## What to work on
• A. According to the essay excerpt about the television show Alone below, what must the contestants do in the remote wilderness? List every item.
• B. Answer these questions using the essay excerpt about the television show Alone below.
(i) How long has Mikey Helton been alone in the Canadian wilderness when he calls on his satellite phone?
(ii) How many contestants elect to live in the wilderness on the show?
(iii) How many hand-held video cameras are the contestants given on the first day?

## Extracted text
○ ○ ○ ○ ○ ○ ○
The mirror is doubtless defective, the outlines will sometimes be disturbed, the reflection faint or confused…
—George Eliot, Adam Bede
After fifty-some days alone in the Canadian wilderness, Mikey Helton has had enough. Face pressed into the camera, the sordid facts of his existence take inescapable form. He is sick; he is tired; he needs a bath. Picking up his satellite phone, he dials it in. Suddenly, the point of view changes. Mikey is a speck on a beach, growing larger and larger. A tech-clad production team rushes to shore and we watch them disembark from their boat and approach Mikey’s campsite. This isn’t an angle we’ve seen before. Mikey looks thinner, his clothing more unkempt, his conditions more deplorable.1
Nearly every episode of Alone (2015–) ends this way—the climactic scene a compilation of these final shots, offered in near undifferentiated sequence. In Alone, ten contestants elect to live in a remote expanse of wilderness where they must build a shelter, sustain themselves on the land, and fend off predators, all for the chance of winning half a million dollars. The show’s locations—Patagonia, the Northwest Territories—are inhospitable. Filming often occurs into and over the winter. Many contestants go days with little, if any, food, dropping obscene amounts of weight in the process. On the first day, they are left with two hand-held video cameras and instructed to film their experience.
○ ○ ○ ○ ○ ○ ○
## Data for analysis
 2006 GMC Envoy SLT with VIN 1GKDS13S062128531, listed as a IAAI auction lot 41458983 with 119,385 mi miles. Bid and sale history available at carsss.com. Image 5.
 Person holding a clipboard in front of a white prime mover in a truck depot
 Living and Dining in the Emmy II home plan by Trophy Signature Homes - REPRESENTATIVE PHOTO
○ ○ ○ ○ ○ ○ ○
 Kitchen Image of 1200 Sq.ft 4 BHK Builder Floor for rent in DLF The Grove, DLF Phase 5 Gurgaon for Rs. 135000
○ ○ ○ ○ ○ ○ ○
## Results for the exercise
• A.
- Build a shelter
- Sustain themselves on the land
- Fend off predators

• B.
(i) Fifty-some days
(ii) Ten
(iii) Two